Hershey Co, the largest chocolate maker in North America, will cut about 2,700 jobs from its global work force because of declining overseas sales, especially in China where its 2013 purchase of Shanghai Golden Monkey (SGM) has turned out to be more of a problem than a business builder.
The company said on Tuesday that the implementation of its "Margin for Growth" program will reduce its global workforce of about 18,000 by approximately 15 percent, primarily in its hourly headcount outside of the US. Hershey didn't specify where the job cuts would occur.
J.P. Morgan analyst Ken Goldman believes many will come from SGM, The Associated Press reported. Hershey CEO Michele Buck said the China business will undergo a transformation over the next three years, Reuters reported.
The layoffs are part of a plan to help its international businesses "return to profitability as soon as possible", Buck said in a press release, and to boost profits.
In its fourth-quarter report last month, Hershey said North American sales, which account for 85 percent of total sales, rose 3.2 percent, but sales in China declined 16.6 percent.
Hershey began an international expansion in 2013 with the purchase of a stake in SGM, which makes and distributes Golden Monkey candy, chocolates, protein-based products and snack foods in the Chinese mainland.

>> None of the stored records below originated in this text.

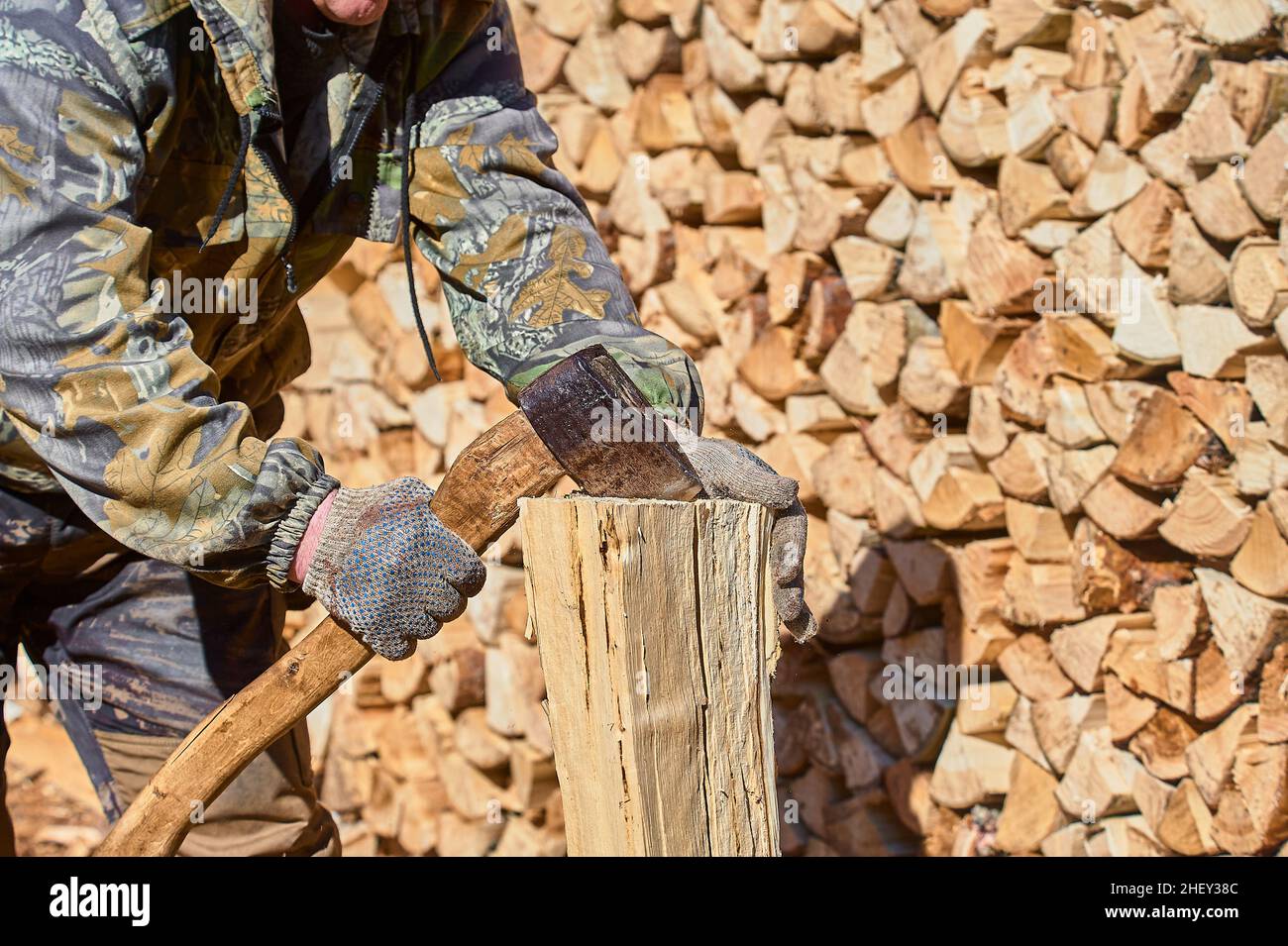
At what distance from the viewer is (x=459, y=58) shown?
6.73 ft

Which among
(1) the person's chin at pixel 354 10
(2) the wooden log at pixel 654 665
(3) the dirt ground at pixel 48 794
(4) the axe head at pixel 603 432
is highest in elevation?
(1) the person's chin at pixel 354 10

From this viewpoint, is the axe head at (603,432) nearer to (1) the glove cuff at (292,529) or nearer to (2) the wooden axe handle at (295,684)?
(2) the wooden axe handle at (295,684)

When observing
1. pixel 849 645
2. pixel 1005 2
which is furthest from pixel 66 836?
pixel 1005 2

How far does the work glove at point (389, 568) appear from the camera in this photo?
5.11ft

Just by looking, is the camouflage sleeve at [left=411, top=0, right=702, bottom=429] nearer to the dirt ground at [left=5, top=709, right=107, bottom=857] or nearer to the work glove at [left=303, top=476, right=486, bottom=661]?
the work glove at [left=303, top=476, right=486, bottom=661]

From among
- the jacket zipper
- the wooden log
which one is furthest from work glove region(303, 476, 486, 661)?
the jacket zipper

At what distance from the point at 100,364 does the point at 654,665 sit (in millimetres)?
755

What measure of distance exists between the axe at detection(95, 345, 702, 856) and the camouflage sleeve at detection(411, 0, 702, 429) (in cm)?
26

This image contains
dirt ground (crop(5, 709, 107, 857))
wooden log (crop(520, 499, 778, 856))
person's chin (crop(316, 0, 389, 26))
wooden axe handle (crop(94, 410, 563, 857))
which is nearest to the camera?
wooden log (crop(520, 499, 778, 856))

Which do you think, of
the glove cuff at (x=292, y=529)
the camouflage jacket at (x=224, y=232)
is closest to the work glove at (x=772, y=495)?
the camouflage jacket at (x=224, y=232)

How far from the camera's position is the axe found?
1533mm

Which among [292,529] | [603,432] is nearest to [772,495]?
[603,432]

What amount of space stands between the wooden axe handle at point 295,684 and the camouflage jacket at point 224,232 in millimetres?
128

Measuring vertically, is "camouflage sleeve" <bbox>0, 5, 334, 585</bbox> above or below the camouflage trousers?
above
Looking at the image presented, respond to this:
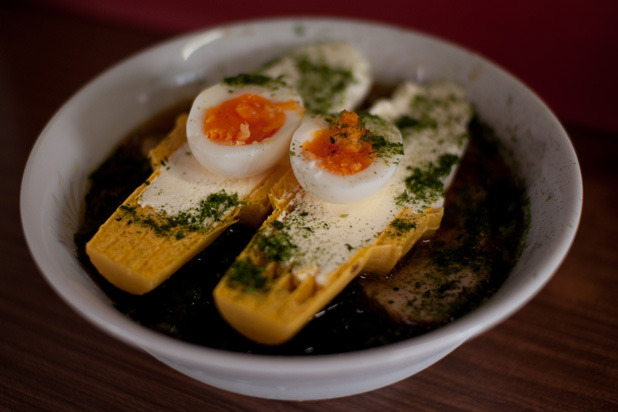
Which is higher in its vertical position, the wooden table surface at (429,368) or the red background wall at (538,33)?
the red background wall at (538,33)

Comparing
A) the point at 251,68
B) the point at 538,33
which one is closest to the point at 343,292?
the point at 251,68

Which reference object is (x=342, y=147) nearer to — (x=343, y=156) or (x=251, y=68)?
(x=343, y=156)

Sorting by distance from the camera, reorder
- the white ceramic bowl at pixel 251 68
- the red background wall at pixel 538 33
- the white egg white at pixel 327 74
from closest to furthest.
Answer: the white ceramic bowl at pixel 251 68
the white egg white at pixel 327 74
the red background wall at pixel 538 33

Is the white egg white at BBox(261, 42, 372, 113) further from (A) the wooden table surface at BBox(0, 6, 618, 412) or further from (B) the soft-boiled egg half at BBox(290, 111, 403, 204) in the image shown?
(A) the wooden table surface at BBox(0, 6, 618, 412)

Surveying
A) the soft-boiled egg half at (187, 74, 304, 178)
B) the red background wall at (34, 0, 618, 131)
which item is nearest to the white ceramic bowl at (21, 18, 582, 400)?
the soft-boiled egg half at (187, 74, 304, 178)

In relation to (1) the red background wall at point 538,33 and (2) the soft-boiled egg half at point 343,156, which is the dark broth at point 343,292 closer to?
(2) the soft-boiled egg half at point 343,156

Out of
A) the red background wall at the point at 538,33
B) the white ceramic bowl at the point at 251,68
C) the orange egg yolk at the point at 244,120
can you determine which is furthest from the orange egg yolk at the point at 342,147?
the red background wall at the point at 538,33
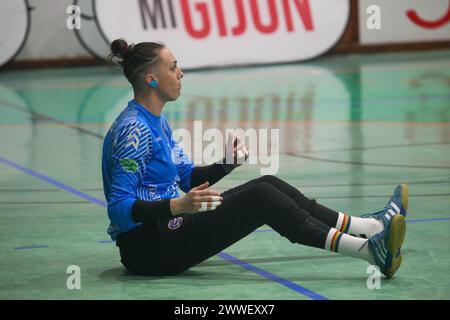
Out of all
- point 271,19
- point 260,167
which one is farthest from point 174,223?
point 271,19

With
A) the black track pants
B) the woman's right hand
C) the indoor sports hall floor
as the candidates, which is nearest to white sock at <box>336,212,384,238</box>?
the indoor sports hall floor

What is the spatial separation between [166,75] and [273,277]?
1.01m

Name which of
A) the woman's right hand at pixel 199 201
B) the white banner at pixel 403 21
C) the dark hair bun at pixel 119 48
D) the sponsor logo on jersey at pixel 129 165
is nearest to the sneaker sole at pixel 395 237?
the woman's right hand at pixel 199 201

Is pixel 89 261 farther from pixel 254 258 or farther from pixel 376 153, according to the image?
pixel 376 153

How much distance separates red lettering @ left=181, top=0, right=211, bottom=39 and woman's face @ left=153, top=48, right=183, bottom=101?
387 inches

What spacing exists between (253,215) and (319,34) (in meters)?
10.8

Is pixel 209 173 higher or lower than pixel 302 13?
lower

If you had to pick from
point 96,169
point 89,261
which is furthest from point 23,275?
point 96,169

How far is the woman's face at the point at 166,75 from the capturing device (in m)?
4.44

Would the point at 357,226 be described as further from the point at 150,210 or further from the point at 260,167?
the point at 260,167

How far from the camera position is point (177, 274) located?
14.9ft

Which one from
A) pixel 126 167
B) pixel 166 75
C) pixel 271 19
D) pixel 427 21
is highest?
pixel 271 19

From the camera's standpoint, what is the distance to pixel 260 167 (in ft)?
24.3

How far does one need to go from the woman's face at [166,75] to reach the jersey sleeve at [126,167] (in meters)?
0.21
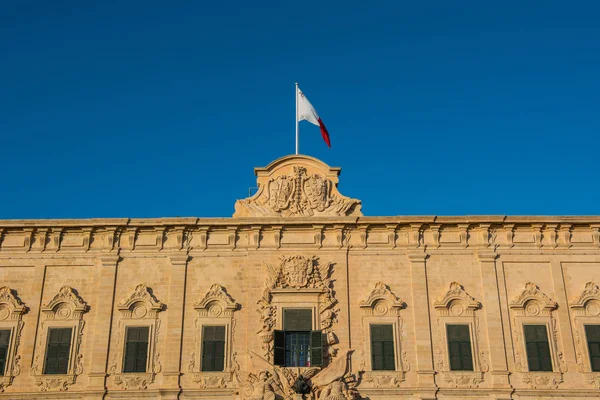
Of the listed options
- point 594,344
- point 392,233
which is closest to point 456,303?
point 392,233

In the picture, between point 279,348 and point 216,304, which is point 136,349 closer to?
point 216,304

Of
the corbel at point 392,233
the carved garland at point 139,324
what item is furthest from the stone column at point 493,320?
the carved garland at point 139,324

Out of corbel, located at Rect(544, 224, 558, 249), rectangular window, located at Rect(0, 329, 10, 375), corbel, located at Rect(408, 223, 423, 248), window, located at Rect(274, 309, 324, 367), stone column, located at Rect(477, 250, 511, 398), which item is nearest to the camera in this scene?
stone column, located at Rect(477, 250, 511, 398)

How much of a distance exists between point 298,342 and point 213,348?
3210 millimetres

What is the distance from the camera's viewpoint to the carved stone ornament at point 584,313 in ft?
82.8

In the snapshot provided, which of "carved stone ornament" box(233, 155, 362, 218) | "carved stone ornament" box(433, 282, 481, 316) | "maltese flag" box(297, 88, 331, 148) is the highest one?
"maltese flag" box(297, 88, 331, 148)

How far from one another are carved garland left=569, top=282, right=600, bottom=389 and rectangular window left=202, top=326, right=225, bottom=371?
523 inches

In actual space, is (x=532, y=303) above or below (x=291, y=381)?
above

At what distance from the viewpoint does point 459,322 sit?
84.5ft

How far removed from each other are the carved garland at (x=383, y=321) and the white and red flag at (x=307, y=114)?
7.59 meters

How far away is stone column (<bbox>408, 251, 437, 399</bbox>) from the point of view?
24672 millimetres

Eventually Hershey acquired all of SGM.
In 2015, the Pennsylvania-based maker of Hershey's Kisses, Reese's Peanut Butter Cups, and Kit Kat and other products, cut its profit outlook and announced the elimination of 300 jobs due to slow sales growth in China.
David Mandel, a research analyst with Consumer Edge Research LLC, said Hershey may have taken on too much with the SGM purchase.
"They added thousands of employees and eventually SGM took down the company's international business," Mandel said in an interview. "I believe Hershey will now try to build its China business through an e-commerce approach."
Mandel said that could include working more closely with Alibaba's popular Tmall platform.
Hershey was optimistic about the SGM purchase and its expansion into other emerging markets like Brazil and India, hoping to increase revenue from the international business to 25 percent from 10 percent.
"They were hit by macro-economic problems and a slowdown in the emerging markets that really had nothing to do with Hershey," said Mandel.
Buck said Hershey will take a $175 million in cost savings from the cutbacks to improve operating margins in its legacy brands and expand its offerings in the $100 billion US snack market.
The company also cut its long-term sales growth forecast to between 2 percent and 4 percent, from 3 percent to 5 percent.
Hershey faces challenges in the snack market as US consumers turn to healthier eating options and shop more online, which can reduce impulse buying at a store's checkout station. The company will also have to battle competitors such as Mondelez International, Pepsico and Mars. Hershey rejected a $23 billion takeover offer from Mondelez last year.